By effectively undertaking each of these roles, the Finance team can ensure that the group-wide plans, budgets and forecasts are aligned to those of the business departments.

This means that they can easily explain and support key financial outcomes with business detail, accountability is increased because we're working on one set of data, the business is more satisfied with the budget process and the quality of data and efficiency is increased because we are not duplicating planning activities.

A role as strategic advisors

In recent years, many large organisations have begun a transformation of their Finance function.
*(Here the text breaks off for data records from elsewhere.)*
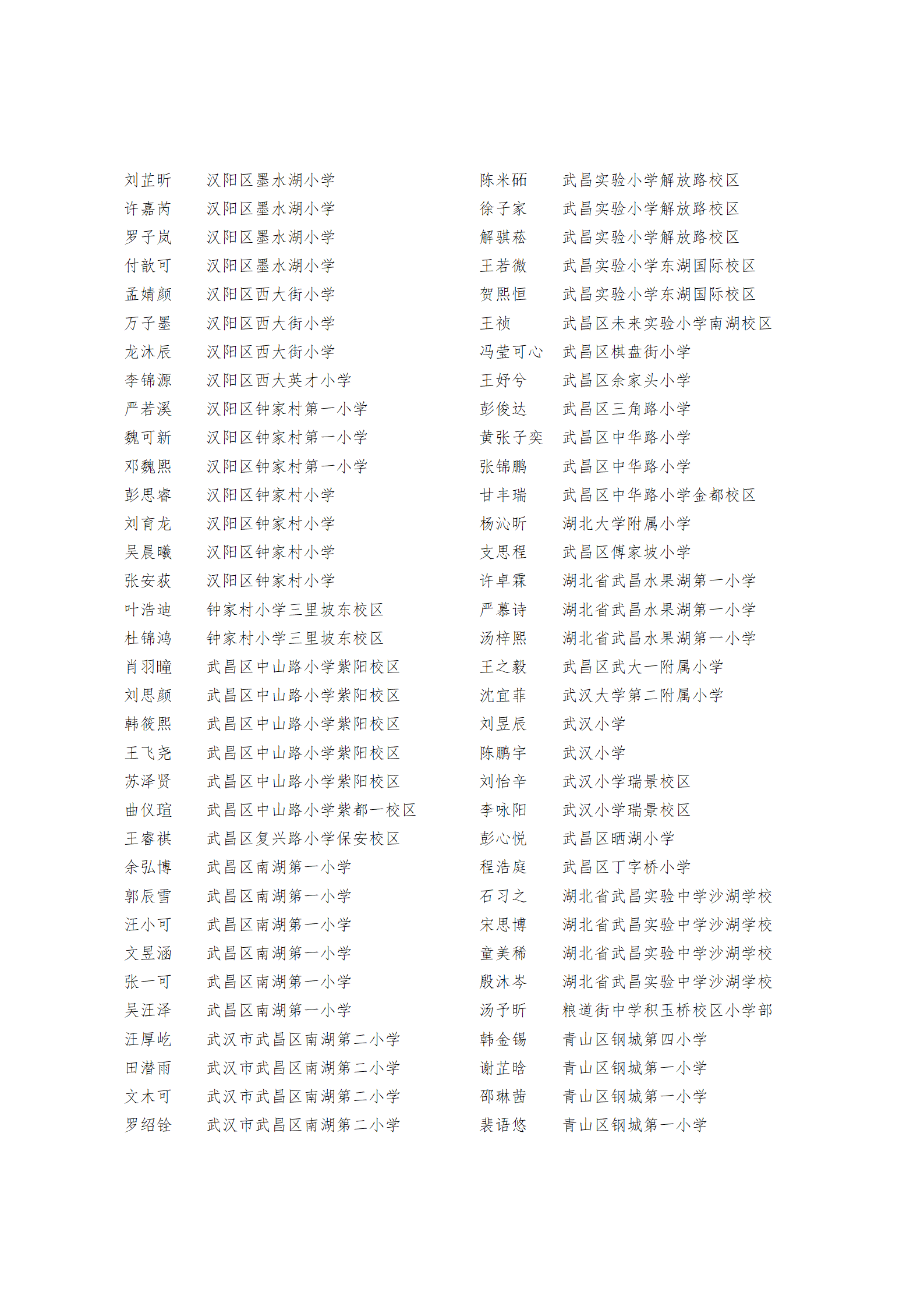 刘芷昕 汉阳区墨水湖小学
许嘉芮 汉阳区墨水湖小学
罗子岚 汉阳区墨水湖小学
付歆可 汉阳区墨水湖小学
孟婧颜 汉阳区西大街小学
万子墨 汉阳区西大街小学
龙沐辰 汉阳区西大街小学
李锦源 汉阳区西大英才小学
严若溪 汉阳区钟家村第一小学
魏可新 汉阳区钟家村第一小学
邓魏熙 汉阳区钟家村第一小学
彭思睿 汉阳区钟家村小学
刘育龙 汉阳区钟家村小学
吴晨曦 汉阳区钟家村小学
张安荻 汉阳区钟家村小学
叶浩迪 钟家村小学三里坡东校区
杜锦鸿 钟家村小学三里坡东校区
肖羽瞳 武昌区中山路小学紫阳校区
刘思颜 武昌区中山路小学紫阳校区
韩筱熙 武昌区中山路小学紫阳校区
王飞尧 武昌区中山路小学紫阳校区
苏泽贤 武昌区中山路小学紫阳校区
曲仪瑄 武昌区中山路小学紫都一校区
王睿祺 武昌区复兴路小学保安校区
余弘博 武昌区南湖第一小学
郭辰雪 武昌区南湖第一小学
汪小可 武昌区南湖第一小学
文昱涵 武昌区南湖第一小学
张一可 武昌区南湖第一小学
吴汪泽 武昌区南湖第一小学
汪厚屹 武汉市武昌区南湖第二小学
田潜雨 武汉市武昌区南湖第二小学
文木可 武汉市武昌区南湖第二小学
罗绍铨 武汉市武昌区南湖第二小学

陈米砳 武昌实验小学解放路校区
徐子家 武昌实验小学解放路校区
解骐菘 武昌实验小学解放路校区
王若微 武昌实验小学东湖国际校区
贺熙恒 武昌实验小学东湖国际校区
王祯 武昌区未来实验小学南湖校区
冯莹可心 武昌区棋盘街小学
王妤兮 武昌区余家头小学
彭俊达 武昌区三角路小学
黄张子奕 武昌区中华路小学
张锦鹏 武昌区中华路小学
甘丰瑞 武昌区中华路小学金都校区
杨沁昕 湖北大学附属小学
支思程 武昌区傅家坡小学
许卓霖 湖北省武昌水果湖第一小学
严慕诗 湖北省武昌水果湖第一小学
汤梓熙 湖北省武昌水果湖第一小学
王之毅 武昌区武大一附属小学
沈宜菲 武汉大学第二附属小学
刘昱辰 武汉小学
陈鹏宇 武汉小学
刘怡辛 武汉小学瑞景校区
李咏阳 武汉小学瑞景校区
彭心悦 武昌区晒湖小学
程浩庭 武昌区丁字桥小学
石习之 湖北省武昌实验中学沙湖学校
宋思博 湖北省武昌实验中学沙湖学校
童美稀 湖北省武昌实验中学沙湖学校
殷沐岑 湖北省武昌实验中学沙湖学校
汤予昕 粮道街中学积玉桥校区小学部
韩金锡 青山区钢城第四小学
谢芷晗 青山区钢城第一小学
邵琳茜 青山区钢城第一小学
裴语悠 青山区钢城第一小学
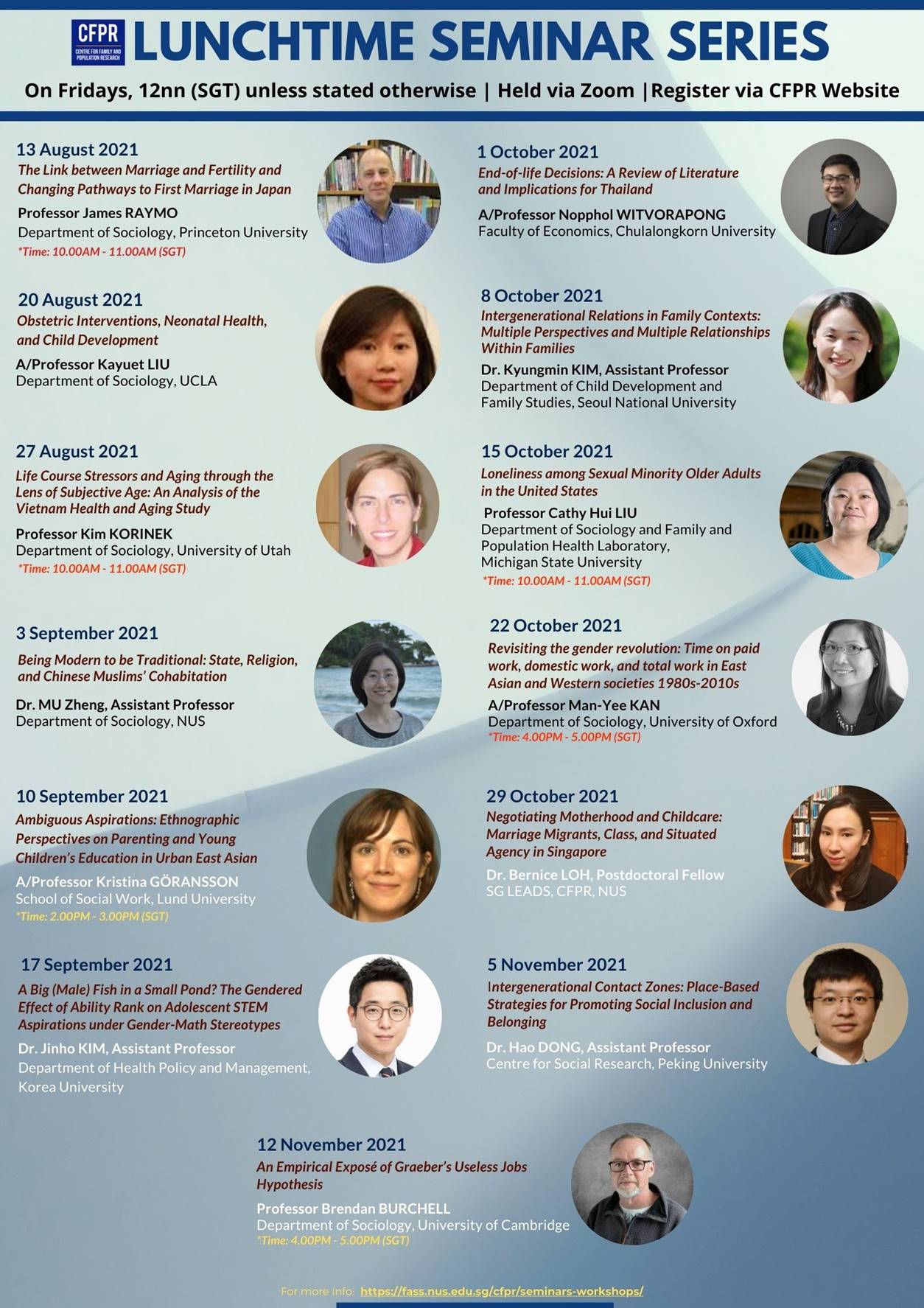 CFPR CENTRE FOR FAMILY AND POPULATION RESEARCH LUNCHTIME SEMINAR SERIES

On Fridays, 12nn (SGT) unless stated otherwise | Held via Zoom |Register via CFPR Website

13 August 2021
The Link between Marriage and Fertility and Changing Pathways to First Marriage in Japan
Professor James RAYMO
Department of Sociology, Princeton University
*Time: 10.00AM - 11.00AM (SGT)

20 August 2021
Obstetric Interventions, Neonatal Health, and Child Development
A/Professor Kayuet LIU
Department of Sociology, UCLA

27 August 2021
Life Course Stressors and Aging through the Lens of Subjective Age: An Analysis of the Vietnam Health and Aging Study
Professor Kim KORINEK
Department of Sociology, University of Utah
*Time: 10.00AM - 11.00AM (SGT)

3 September 2021
Being Modern to be Traditional: State, Religion, and Chinese Muslims' Cohabitation
Dr. MU Zheng, Assistant Professor
Department of Sociology, NUS

10 September 2021
Ambiguous Aspirations: Ethnographic Perspectives on Parenting and Young Children's Education in Urban East Asian
A/Professor Kristina GÖRANSSON
School of Social Work, Lund University
*Time: 2.00PM - 3.00PM (SGT)

17 September 2021
A Big (Male) Fish in a Small Pond? The Gendered Effect of Ability Rank on Adolescent STEM Aspirations under Gender-Math Stereotypes
Dr. Jinho KIM, Assistant Professor
Department of Health Policy and Management, Korea University

1 October 2021
End-of-life Decisions: A Review of Literature and Implications for Thailand
A/Professor Nopphol WITVORAPONG
Faculty of Economics, Chulalongkorn University

8 October 2021
Intergenerational Relations in Family Contexts: Multiple Perspectives and Multiple Relationships Within Families
Dr. Kyungmin KIM, Assistant Professor
Department of Child Development and Family Studies, Seoul National University

15 October 2021
Loneliness among Sexual Minority Older Adults in the United States
Professor Cathy Hui LIU
Department of Sociology and Family and Population Health Laboratory, Michigan State University
*Time: 10.00AM - 11.00AM (SGT)

22 October 2021
Revisiting the gender revolution: Time on paid work, domestic work, and total work in East Asian and Western societies 1980s-2010s
A/Professor Man-Yee KAN
Department of Sociology, University of Oxford
*Time: 4.00PM - 5.00PM (SGT)

29 October 2021
Negotiating Motherhood and Childcare: Marriage Migrants, Class, and Situated Agency in Singapore
Dr. Bernice LOH, Postdoctoral Fellow
SG LEADS, CFPR, NUS

5 November 2021
Intergenerational Contact Zones: Place-Based Strategies for Promoting Social Inclusion and Belonging
Dr. Hao DONG, Assistant Professor
Centre for Social Research, Peking University

12 November 2021
An Empirical Exposé of Graeber's Useless Jobs Hypothesis
Professor Brendan BURCHELL
Department of Sociology, University of Cambridge
*Time: 4.00PM - 5.00PM (SGT)

For more info: https://fass.nus.edu.sg/cfpr/seminars-workshops/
This has predominantly been motivated by a desire to improve efficiency and reduce the cost of the function as a proportion of overall revenue.

Unfortunately, much of this transformation has focused on internal Finance function processes and support systems because their impact on cost is easy to measure.

At the same time, the planning, business partnering, and decision support functions are undertaken by the Finance team, in support of the broader business have attracted less attention.

By embracing IBP, Finance can pursue its key objectives.

Finance business partnering, common data, turning data into information and insights through the provision of descriptive and predictive analytics, digital transformation and other key Finance initiatives are directly or indirectly impacted by the adoption of IBP.

The leadership that Finance demonstrates through this process will help CFOs and their teams to retain (or attain) the credibility they seek throughout the business.